Exercise brief:
Return the lines of the material from the line containing "What is the extent" through the line containing "27.3 metres", inclusive, copied word for word.

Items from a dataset
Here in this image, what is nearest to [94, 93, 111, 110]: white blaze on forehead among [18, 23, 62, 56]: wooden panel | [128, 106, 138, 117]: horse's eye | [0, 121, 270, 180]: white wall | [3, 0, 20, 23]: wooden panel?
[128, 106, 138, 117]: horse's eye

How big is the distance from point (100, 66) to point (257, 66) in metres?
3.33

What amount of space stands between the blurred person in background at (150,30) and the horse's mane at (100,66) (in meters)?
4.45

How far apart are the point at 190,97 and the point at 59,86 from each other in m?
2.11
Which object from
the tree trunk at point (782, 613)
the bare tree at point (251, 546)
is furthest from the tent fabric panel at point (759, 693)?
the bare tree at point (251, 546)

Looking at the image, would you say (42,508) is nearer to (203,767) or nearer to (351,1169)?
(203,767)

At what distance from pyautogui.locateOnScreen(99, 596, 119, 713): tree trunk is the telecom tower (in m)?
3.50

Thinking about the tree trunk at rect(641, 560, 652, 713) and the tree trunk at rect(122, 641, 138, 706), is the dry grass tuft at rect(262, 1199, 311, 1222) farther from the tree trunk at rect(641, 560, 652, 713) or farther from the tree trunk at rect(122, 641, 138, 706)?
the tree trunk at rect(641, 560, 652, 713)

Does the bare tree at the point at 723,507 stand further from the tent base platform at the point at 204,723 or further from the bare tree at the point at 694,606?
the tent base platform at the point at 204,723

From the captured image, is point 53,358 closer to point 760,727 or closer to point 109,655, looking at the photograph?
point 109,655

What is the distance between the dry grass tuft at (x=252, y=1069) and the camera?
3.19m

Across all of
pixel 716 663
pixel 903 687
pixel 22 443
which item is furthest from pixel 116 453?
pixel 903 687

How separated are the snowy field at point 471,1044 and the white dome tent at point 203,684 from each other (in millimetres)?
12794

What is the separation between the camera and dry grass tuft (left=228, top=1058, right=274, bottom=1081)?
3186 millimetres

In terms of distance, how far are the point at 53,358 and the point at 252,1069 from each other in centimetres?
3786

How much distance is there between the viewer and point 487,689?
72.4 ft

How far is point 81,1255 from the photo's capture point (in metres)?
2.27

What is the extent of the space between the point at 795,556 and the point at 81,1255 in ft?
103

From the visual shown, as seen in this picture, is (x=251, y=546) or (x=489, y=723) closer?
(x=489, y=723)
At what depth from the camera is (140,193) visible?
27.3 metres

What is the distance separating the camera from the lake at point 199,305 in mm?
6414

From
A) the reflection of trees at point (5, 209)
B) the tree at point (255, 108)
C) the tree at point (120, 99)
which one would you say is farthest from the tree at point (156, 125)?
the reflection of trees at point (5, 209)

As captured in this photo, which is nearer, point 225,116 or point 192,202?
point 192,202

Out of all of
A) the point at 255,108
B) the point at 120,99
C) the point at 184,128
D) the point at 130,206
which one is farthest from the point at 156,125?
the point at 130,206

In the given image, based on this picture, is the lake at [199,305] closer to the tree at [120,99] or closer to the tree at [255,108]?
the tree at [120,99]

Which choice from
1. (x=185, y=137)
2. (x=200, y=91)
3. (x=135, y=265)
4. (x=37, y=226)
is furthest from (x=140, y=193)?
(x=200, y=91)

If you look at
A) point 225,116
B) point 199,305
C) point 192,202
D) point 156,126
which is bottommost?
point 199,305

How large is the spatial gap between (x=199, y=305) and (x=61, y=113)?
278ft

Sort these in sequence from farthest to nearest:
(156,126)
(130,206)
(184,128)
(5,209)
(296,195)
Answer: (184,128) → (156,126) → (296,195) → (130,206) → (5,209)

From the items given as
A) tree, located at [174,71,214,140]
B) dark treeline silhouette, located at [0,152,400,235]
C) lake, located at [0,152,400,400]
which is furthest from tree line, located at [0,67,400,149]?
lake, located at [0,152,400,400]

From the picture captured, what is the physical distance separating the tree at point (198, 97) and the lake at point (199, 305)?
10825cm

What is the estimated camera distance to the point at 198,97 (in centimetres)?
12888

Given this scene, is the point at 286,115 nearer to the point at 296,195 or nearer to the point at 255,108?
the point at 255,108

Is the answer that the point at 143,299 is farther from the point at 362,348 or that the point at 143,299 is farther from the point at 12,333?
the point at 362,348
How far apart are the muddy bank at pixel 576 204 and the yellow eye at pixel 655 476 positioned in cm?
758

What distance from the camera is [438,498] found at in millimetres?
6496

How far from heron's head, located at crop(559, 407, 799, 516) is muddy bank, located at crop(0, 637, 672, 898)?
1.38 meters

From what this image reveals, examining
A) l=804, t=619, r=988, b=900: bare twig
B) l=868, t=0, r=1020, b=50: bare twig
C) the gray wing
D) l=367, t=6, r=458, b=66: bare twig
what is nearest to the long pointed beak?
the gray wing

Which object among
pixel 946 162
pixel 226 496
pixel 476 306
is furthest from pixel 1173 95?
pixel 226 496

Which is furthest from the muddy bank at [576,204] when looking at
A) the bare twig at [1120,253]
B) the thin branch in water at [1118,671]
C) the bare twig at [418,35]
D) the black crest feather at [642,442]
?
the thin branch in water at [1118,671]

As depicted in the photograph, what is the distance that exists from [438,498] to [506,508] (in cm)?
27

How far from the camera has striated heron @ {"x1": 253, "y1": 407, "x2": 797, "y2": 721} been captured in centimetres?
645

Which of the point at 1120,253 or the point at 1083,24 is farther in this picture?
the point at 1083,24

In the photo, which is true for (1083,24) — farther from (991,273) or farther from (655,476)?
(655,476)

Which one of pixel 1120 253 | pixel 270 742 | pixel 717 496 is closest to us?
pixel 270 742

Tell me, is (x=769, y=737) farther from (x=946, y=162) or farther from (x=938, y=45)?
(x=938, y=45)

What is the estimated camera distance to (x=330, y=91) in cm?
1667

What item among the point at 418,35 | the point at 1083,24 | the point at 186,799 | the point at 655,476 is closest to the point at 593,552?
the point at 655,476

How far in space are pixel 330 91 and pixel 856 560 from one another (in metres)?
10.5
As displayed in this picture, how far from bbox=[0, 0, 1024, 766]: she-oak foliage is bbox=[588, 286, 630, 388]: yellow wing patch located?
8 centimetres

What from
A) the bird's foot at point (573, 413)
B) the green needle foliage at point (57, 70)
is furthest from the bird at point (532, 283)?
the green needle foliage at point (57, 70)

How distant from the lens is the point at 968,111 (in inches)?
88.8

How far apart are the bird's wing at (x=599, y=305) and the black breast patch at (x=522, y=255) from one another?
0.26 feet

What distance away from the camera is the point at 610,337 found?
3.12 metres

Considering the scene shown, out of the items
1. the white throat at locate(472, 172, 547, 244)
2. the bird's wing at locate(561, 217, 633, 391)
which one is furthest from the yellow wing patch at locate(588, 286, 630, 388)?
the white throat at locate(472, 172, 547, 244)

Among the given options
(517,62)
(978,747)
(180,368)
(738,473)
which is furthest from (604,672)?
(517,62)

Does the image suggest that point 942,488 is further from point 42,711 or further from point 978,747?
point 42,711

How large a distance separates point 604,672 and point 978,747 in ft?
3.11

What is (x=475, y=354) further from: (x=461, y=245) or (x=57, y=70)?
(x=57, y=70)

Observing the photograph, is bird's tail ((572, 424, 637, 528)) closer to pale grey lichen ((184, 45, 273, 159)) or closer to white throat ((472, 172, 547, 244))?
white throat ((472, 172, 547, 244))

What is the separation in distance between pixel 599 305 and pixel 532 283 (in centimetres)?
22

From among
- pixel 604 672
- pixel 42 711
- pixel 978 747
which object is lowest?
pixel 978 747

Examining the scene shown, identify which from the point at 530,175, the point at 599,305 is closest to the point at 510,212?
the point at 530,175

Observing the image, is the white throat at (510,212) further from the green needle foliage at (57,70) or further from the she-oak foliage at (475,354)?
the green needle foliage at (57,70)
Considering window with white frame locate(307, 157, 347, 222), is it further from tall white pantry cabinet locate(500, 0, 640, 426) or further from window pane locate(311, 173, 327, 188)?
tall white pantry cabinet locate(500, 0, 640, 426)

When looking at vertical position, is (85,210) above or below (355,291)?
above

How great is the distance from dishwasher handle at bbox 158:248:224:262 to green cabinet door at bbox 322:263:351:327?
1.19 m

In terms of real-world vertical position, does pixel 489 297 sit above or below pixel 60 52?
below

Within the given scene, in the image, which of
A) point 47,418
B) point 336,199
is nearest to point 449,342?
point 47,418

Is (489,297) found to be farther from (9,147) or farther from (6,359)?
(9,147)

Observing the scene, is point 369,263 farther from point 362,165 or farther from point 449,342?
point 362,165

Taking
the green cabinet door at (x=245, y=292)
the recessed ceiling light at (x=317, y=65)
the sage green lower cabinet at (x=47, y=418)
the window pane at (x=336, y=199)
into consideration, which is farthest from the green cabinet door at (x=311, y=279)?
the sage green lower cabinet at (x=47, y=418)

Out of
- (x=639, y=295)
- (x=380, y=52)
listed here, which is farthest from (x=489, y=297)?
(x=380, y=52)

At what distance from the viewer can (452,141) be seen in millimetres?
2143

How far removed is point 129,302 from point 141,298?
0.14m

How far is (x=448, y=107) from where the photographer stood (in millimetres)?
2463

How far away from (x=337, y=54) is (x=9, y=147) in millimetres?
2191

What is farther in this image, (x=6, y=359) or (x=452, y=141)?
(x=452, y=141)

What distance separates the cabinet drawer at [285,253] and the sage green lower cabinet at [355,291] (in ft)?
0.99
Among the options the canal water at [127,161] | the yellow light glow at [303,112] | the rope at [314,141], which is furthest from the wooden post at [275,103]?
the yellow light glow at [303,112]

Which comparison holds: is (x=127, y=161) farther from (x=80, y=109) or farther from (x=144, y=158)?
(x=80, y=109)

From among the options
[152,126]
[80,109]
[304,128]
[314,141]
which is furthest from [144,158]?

Task result:
What is the extent of the space between the point at 795,556 and the point at 81,1255 in ft?
103

From the visual shown, as seen in this picture, is (x=251, y=546) or (x=489, y=723) closer?
(x=489, y=723)
At what depth from the camera is (140,193) visible?
27.3 metres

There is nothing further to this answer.